Duankaiwen / CenterNet

Codes for our paper "CenterNet: Keypoint Triplets for Object Detection" .
MIT License
1.86k stars 384 forks source link

cuda10 trian issue #55

Open mama110 opened 5 years ago

mama110 commented 5 years ago

when I run python3 train.py CenterNet-52, I meet this error(my video card is rtx 2080ti and I'm using CUDA10 and Pytorch 1.1, and I've modify the batch_size and chunk_sizes to 2):

RuntimeError: Expected object of type Variable but found type CUDAType for argument #0 'result' (checked_cast_variable at /pytorch/torch/csrc/autograd/VariableTypeManual.cpp:173)

Is there a way that I can run this code by pytorch 1.1(cuda 10)? Thanks

Duankaiwen commented 5 years ago

Hi @mama110 If you use pytorch1.1, please refer to this: https://github.com/princeton-vl/CornerNet/pull/98/commits/380943208c35054e0fd30e34d361ebd93e5dd069. And you need to delete all the compiled files before recompiling the corner pooling layers.

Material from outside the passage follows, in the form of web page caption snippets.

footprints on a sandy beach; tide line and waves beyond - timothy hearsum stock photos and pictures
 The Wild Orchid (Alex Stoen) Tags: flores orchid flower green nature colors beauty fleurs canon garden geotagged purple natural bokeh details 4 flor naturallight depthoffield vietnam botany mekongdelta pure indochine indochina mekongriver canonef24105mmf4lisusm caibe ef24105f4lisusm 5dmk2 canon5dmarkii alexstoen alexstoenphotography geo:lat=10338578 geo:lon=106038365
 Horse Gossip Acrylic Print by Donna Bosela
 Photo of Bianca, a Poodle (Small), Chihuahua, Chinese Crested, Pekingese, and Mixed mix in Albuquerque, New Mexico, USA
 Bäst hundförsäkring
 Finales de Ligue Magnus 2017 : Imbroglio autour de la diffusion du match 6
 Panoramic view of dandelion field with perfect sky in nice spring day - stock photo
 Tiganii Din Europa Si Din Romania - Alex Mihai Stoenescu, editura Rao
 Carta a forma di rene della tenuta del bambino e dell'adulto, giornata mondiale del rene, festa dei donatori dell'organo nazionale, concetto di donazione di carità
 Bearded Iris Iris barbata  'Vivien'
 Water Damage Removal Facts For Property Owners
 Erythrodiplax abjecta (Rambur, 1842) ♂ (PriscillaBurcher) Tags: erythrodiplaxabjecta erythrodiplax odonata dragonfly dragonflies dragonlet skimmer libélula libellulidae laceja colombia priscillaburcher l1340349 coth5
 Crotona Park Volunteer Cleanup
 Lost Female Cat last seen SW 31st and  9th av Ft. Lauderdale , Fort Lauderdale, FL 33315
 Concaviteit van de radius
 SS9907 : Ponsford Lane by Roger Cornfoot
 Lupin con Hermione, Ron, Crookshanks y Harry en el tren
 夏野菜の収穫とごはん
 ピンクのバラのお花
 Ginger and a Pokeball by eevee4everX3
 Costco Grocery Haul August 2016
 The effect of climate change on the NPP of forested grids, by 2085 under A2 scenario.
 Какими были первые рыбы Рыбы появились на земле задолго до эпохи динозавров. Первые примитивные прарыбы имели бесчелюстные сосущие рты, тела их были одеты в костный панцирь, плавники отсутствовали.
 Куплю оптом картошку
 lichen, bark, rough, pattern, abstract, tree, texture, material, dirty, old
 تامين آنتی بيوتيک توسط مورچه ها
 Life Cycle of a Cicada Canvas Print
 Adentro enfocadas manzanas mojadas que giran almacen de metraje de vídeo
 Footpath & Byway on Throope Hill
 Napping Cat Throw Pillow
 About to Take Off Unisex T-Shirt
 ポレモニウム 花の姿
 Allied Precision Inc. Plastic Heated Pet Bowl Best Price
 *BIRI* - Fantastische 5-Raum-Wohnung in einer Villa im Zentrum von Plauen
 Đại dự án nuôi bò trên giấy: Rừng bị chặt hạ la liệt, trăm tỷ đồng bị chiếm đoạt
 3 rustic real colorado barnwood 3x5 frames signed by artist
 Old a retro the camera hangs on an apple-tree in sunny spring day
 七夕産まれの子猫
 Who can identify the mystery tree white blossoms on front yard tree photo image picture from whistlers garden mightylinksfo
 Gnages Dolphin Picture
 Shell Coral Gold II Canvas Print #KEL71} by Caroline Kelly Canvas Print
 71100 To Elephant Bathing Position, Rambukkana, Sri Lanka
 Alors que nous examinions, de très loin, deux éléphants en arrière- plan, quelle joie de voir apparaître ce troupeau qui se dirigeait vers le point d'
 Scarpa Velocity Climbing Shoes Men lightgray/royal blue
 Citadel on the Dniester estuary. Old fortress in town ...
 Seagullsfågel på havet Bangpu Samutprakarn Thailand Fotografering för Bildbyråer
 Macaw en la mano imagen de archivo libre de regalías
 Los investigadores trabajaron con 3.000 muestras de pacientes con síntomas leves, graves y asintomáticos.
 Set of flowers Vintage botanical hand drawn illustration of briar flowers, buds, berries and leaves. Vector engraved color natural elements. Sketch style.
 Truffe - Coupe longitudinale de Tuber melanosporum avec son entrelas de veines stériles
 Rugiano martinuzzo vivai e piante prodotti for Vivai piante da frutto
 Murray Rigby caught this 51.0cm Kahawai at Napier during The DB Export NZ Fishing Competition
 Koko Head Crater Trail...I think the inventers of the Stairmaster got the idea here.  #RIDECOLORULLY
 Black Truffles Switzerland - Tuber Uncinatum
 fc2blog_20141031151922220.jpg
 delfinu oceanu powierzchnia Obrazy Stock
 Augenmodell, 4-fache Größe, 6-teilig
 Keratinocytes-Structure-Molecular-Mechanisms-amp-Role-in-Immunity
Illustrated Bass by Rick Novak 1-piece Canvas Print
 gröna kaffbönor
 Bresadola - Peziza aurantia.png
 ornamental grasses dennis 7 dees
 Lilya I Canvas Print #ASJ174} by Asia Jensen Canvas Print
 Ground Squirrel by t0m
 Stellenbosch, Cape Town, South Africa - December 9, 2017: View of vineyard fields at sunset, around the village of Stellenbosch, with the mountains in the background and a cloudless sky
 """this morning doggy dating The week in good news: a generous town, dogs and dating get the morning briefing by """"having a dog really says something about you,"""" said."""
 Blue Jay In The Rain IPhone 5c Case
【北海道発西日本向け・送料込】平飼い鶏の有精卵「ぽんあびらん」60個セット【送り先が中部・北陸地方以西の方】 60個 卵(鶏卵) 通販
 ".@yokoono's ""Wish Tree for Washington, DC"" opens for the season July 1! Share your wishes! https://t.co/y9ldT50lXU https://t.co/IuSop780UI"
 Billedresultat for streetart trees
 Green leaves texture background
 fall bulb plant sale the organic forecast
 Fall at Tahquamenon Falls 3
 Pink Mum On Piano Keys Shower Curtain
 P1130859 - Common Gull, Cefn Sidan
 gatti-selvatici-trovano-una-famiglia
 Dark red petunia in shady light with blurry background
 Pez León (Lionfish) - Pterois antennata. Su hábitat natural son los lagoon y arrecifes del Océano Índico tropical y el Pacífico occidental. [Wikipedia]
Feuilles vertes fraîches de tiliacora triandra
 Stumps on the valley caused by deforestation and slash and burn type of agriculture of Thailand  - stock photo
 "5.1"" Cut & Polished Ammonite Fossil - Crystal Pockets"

mama110 commented 5 years ago

@Duankaiwen I've deleted the compiled folders(build and cpools-xxxxxxxx.egg) and recompiled the corner pool layer, but It doesn't work. Did I miss something?

Duankaiwen commented 5 years ago

Delete all files except src, init.py, setup.py

mama110 commented 5 years ago

I delete all compiled files and recompile the corner pooling layers, but the same error comes up.

RuntimeError: Expected object of type Variable but found type CUDAType for argument #0 'result' (checked_cast_variable at /pytorch/torch/csrc/autograd/VariableTypeManual.cpp:173)

By the way, the solution princeton-vl/CornerNet@3809432 solve the problem when I‘m compiling the corner pooling layer, but when I run the train.py, aforementioned error comes up.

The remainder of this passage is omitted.